I don't care! Next question, does it boot correctly?
but you might not be happy if your clients complained about your product on public web forums, before letting you know about the issue.
(unless of course you only release perfect bug free and feature complete software that has been fully tested for every possible use case (No opensource projects claim anything close to this, maybe with the exception of TeX))
I don't care! Next question, does it boot correctly?
Not everything is so obvious. It could be a hardware issue on your end, or something else software-wise they aren't subject to.
And yes, bugs are meant for everything that's a bug. The price of free software is that we do more testing on our own and report the results. They won't fix issues they don't know are issues in the first place.
Such a software package exists. It's called ABRT. I don't know what distro you use, but perhaps it's time you switched to Fedora. ABRT rocks. It does all the work. I've only had to file one manual bug report since ABRT "took over".
Last edited by halfmanhalfamazing; 10-03-2012 at 12:27 PM.
Damn I thought those seconds for grub to display was by design...Now I realize they just suck and haven't fixed this in a really long time.(I don't boot that often so I don't really care about this issue).
...why boot speed is so important for some people?
I think that man power should go to suspend 2 disk instead.
If hibernation works for you, you can have an instant boot, really, a matter of 2 or 3 seconds, by reducing the maximum image size.
That way you'll have a system as just booted.

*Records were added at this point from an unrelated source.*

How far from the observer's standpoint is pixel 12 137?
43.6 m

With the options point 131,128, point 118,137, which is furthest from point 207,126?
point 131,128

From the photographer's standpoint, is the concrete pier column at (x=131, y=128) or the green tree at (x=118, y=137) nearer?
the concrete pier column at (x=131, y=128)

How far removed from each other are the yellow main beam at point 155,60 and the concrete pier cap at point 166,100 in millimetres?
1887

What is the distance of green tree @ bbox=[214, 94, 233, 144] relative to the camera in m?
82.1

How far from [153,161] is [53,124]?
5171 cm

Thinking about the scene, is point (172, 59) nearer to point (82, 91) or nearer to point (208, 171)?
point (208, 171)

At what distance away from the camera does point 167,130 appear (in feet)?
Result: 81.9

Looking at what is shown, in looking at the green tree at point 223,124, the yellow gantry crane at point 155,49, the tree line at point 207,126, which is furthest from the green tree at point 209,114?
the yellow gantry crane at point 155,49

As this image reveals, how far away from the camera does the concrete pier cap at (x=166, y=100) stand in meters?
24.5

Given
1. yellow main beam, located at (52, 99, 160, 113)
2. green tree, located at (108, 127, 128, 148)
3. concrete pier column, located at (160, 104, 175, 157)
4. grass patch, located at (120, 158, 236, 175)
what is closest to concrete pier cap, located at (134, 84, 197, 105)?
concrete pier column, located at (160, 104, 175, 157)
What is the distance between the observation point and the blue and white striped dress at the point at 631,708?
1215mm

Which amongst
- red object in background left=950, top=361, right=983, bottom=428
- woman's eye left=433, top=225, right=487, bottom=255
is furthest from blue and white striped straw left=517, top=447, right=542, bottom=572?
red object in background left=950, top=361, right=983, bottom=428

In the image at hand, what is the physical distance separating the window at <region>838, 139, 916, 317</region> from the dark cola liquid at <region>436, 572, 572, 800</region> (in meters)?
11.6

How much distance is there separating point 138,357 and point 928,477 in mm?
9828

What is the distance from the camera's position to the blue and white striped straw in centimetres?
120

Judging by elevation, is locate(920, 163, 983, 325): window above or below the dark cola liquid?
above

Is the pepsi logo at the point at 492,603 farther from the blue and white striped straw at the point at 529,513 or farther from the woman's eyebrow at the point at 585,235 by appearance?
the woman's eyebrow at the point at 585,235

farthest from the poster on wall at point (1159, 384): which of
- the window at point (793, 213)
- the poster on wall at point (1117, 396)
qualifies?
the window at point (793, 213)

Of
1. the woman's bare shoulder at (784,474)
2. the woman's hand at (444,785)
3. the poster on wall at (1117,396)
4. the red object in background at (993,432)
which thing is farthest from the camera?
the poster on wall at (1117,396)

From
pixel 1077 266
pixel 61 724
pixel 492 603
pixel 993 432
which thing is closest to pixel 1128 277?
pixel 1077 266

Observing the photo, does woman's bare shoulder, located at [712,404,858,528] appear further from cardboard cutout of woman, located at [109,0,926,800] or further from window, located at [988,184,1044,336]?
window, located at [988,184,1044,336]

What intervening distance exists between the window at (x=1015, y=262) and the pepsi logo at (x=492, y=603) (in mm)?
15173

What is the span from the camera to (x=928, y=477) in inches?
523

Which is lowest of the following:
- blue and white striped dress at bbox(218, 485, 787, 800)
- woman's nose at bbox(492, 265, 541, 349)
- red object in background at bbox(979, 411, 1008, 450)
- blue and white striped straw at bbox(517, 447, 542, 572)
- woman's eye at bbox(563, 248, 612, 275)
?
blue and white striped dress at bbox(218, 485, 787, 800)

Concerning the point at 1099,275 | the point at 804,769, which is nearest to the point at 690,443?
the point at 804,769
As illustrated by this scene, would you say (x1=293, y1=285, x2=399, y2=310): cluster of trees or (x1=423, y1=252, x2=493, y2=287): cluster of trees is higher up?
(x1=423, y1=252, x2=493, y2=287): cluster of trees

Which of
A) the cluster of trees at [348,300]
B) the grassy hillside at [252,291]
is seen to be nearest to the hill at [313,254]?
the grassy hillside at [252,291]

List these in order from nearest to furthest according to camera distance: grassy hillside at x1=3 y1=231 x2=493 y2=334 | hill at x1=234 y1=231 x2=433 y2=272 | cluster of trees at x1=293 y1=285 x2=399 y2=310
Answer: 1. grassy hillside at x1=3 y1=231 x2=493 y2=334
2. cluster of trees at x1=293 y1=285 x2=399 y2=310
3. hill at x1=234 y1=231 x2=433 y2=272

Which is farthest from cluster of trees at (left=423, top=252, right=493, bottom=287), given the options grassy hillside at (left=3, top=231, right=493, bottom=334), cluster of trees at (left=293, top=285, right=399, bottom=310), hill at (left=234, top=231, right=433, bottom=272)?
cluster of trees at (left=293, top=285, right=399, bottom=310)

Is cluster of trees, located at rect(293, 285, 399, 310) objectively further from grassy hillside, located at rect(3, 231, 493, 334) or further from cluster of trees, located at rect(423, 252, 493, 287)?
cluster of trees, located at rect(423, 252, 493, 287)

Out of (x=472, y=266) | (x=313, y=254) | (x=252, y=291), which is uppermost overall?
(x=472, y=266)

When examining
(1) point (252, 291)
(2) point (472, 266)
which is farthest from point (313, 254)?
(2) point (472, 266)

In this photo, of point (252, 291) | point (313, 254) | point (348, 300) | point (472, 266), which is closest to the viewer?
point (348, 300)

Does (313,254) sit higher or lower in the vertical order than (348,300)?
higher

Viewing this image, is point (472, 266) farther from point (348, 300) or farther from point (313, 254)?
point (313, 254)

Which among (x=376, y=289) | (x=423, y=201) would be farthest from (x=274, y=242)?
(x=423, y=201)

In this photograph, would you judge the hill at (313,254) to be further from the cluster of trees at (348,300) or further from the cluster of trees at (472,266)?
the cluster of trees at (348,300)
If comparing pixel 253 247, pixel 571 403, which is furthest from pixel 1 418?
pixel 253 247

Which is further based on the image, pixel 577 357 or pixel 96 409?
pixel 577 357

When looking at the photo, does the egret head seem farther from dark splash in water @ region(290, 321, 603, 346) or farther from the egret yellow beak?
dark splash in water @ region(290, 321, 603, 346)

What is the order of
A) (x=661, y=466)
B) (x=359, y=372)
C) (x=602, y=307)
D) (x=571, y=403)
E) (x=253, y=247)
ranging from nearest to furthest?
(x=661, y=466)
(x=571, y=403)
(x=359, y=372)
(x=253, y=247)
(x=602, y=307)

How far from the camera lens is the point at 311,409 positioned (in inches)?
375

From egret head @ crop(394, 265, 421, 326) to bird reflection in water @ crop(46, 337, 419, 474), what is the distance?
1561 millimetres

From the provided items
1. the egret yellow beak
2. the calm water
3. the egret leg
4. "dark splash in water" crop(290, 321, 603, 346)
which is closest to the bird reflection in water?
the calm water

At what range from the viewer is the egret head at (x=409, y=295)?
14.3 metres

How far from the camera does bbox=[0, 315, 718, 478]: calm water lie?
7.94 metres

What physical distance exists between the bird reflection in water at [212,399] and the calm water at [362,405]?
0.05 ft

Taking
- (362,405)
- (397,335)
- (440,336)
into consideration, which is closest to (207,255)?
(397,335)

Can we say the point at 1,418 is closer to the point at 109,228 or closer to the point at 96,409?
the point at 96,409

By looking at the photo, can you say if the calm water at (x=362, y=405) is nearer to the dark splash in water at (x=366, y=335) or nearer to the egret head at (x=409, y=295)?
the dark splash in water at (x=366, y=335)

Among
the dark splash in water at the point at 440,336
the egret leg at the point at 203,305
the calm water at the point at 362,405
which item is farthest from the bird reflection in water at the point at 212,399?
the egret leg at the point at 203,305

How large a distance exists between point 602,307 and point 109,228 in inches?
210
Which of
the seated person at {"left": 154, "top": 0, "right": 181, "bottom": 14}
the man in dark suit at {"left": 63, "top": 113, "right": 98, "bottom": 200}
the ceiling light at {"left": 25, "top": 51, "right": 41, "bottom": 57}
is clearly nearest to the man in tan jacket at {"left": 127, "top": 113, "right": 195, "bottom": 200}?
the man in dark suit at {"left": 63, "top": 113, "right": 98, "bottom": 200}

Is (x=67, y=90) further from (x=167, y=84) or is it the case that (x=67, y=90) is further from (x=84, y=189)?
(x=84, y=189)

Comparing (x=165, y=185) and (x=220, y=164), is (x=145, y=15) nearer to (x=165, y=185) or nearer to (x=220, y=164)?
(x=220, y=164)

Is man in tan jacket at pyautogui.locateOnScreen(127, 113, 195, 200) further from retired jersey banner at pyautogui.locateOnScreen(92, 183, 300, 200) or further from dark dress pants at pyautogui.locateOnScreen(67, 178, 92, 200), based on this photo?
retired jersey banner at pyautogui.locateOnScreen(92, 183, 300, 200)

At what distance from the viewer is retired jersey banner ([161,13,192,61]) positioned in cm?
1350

Or, if you choose to have a larger image and can wait 20 seconds for the system to boot, you'll have an incredibly responsive system too.
But we need hibernation to work on every system, right now i'd say a good 10% isn't covered
On your ubuntu system, lauch this and fill the form with the requested details: ubuntu-bug grub2
If you ever want to report against a graphical program, "ubuntu-bug -w" and then click on the window of that program or "ubuntu-bug $PID" with $PID being the process ID of a running program.
This is so complicated that a 2 years old kid could to it. Now what new excuse do you have?
[QUOTE=kokoko3k;289432]...why boot speed is so important for some people? (...)/QUOTE]
The jump from 7 to 9 seconds is significant, at least on an SSD. Because the machine was an x8 core machine (8 integer cores at least, which matter on boot) is the best case scenario. Windows 7 seems to boot into 18-20 seconds on another SSD (and the same Bulldozer CPU).
Also Windows 8, seems to boot as fast as the latest Ubuntu, even with a lower end CPU.
So at the end is all about impression: an OS that works is always better than the one that doesn't, but the one that works, is always better if it finish to boot shorter.